__Questions__
A. Recopiez fidèlement le passage du texte sur le libre-échange entre le Maroc et les États-Unis, de « Une semaine auparavant, des » à « un pays africain. ».
B. D'après le texte sur le libre-échange entre le Maroc et les États-Unis, pourquoi les autorités marocaines se trouvent-elles dans une situation embarrassante ?

Une semaine auparavant, des représentants marocains et américains discutaient commerce... en Suisse. Ces deux événements résument bien la situation embarrassante dans laquelle se trouvent les autorités. Obligées de tenir compte d’une opinion publique qui se mobilise contre la guerre en Irak et vilipende « l’impérialisme » américain, elles se doivent dans le même temps de préserver les relations diplomatiques avec Washington pour cause de négociations en cours sur un accord de libre-échange, qui serait le premier du genre entre les États-Unis et un pays africain.
L’idée avait été adoptée par Mohammed VI et George W. Bush lors d’un voyage officiel du souverain dans la capitale américaine, en avril 2002. Les négociations, débutées en janvier dernier, se déroulaient jusqu’à présent soit à Rabat, soit à Washington. Le second « round » était prévu dans la capitale marocaine le 24 mars, mais une dépêche de l’Associated Press avait annoncé son report sine die, citant « une source gouvernementale ayant requis l’anonymat ». Le lendemain, Américains et Marocains se retrouvaient en Suisse, ce qui, selon Nabil Benabdellah, ministre de la Communication et porte-parole du gouvernement de Driss Jettou, était « une solution intelligente pour les deux pays, le siège de l’Organisation mondiale du commerce se trouvant à Genève »... Selon le même Benabdellah, « les deux parties veulent faire vite, il n’est pas question d’attendre un an, ni même six mois ». Concrètement, les discussions, menées côté marocain par la Confédération générale des entrepreneurs marocains (CGEM, syndicat patronal), sont axées autour d’une dizaine de pôles, du textile à l’agriculture en passant par les marchés publics et les services.

__Données sources__
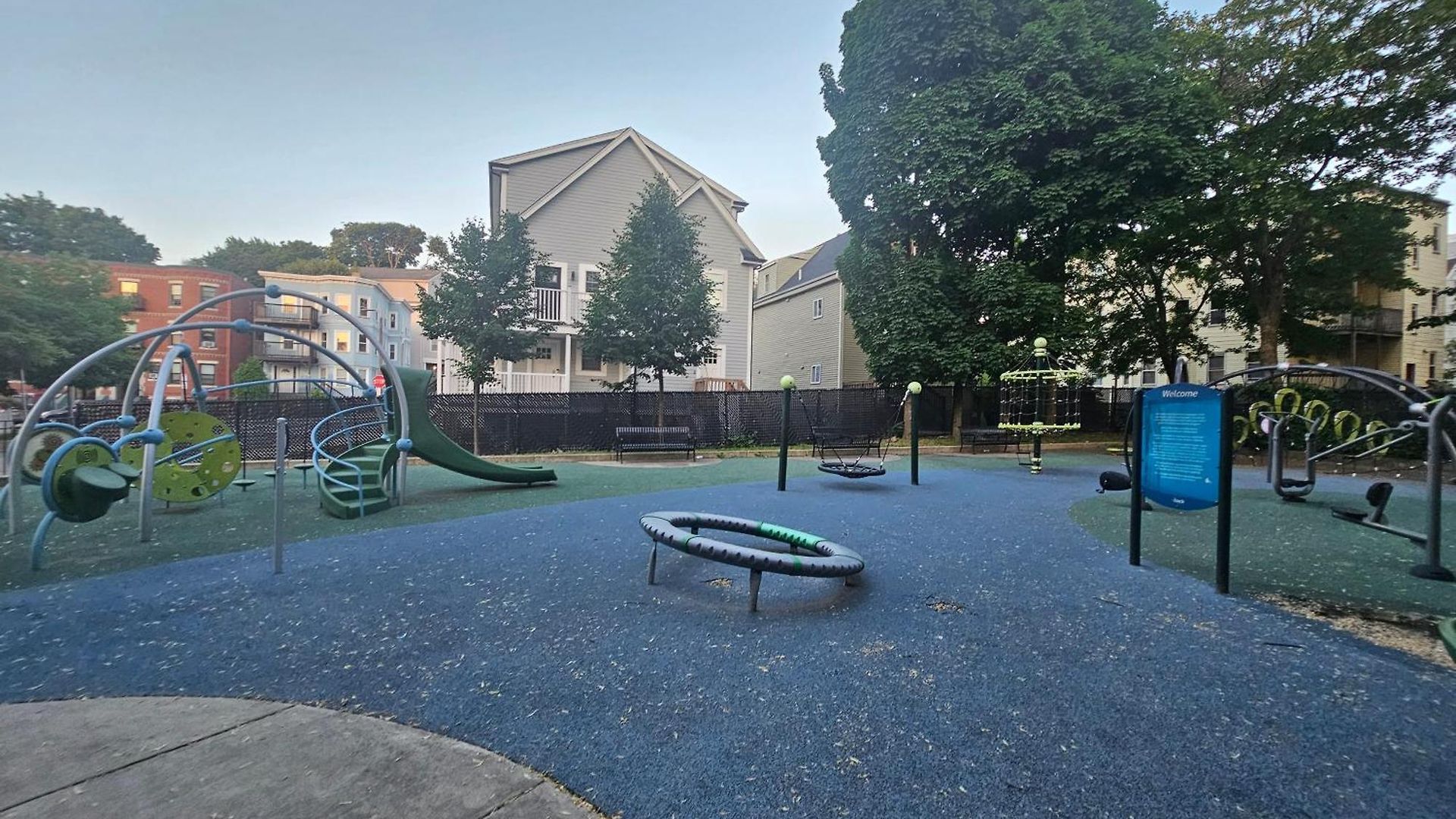 Brand New 4br House 20min Downtown Boston
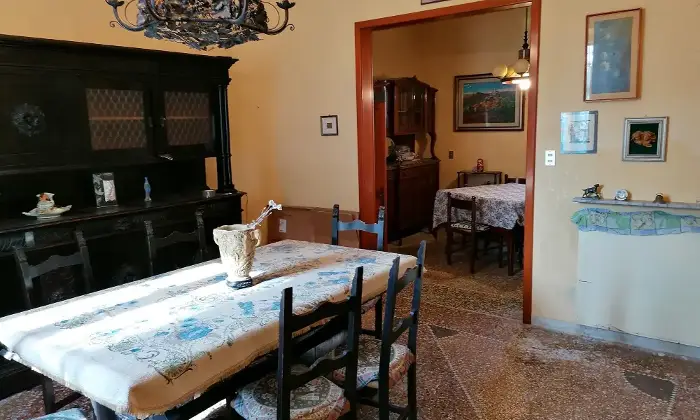 Rexer-Rottofreno-Casa-indipendente-su-due-livelli-con-cortile-privato-Altro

__Réponses par question__
A.
Une semaine auparavant, des représentants marocains et américains discutaient commerce... en Suisse. Ces deux événements résument bien la situation embarrassante dans laquelle se trouvent les autorités. Obligées de tenir compte d’une opinion publique qui se mobilise contre la guerre en Irak et vilipende « l’impérialisme » américain, elles se doivent dans le même temps de préserver les relations diplomatiques avec Washington pour cause de négociations en cours sur un accord de libre-échange, qui serait le premier du genre entre les États-Unis et un pays africain.

B. Les autorités marocaines doivent tenir compte d'une opinion publique qui se mobilise contre la guerre en Irak et vilipende « l'impérialisme » américain. Dans le même temps, elles doivent préserver leurs relations diplomatiques avec Washington, car des négociations sont en cours sur un accord de libre-échange, qui serait le premier du genre entre les États-Unis et un pays africain.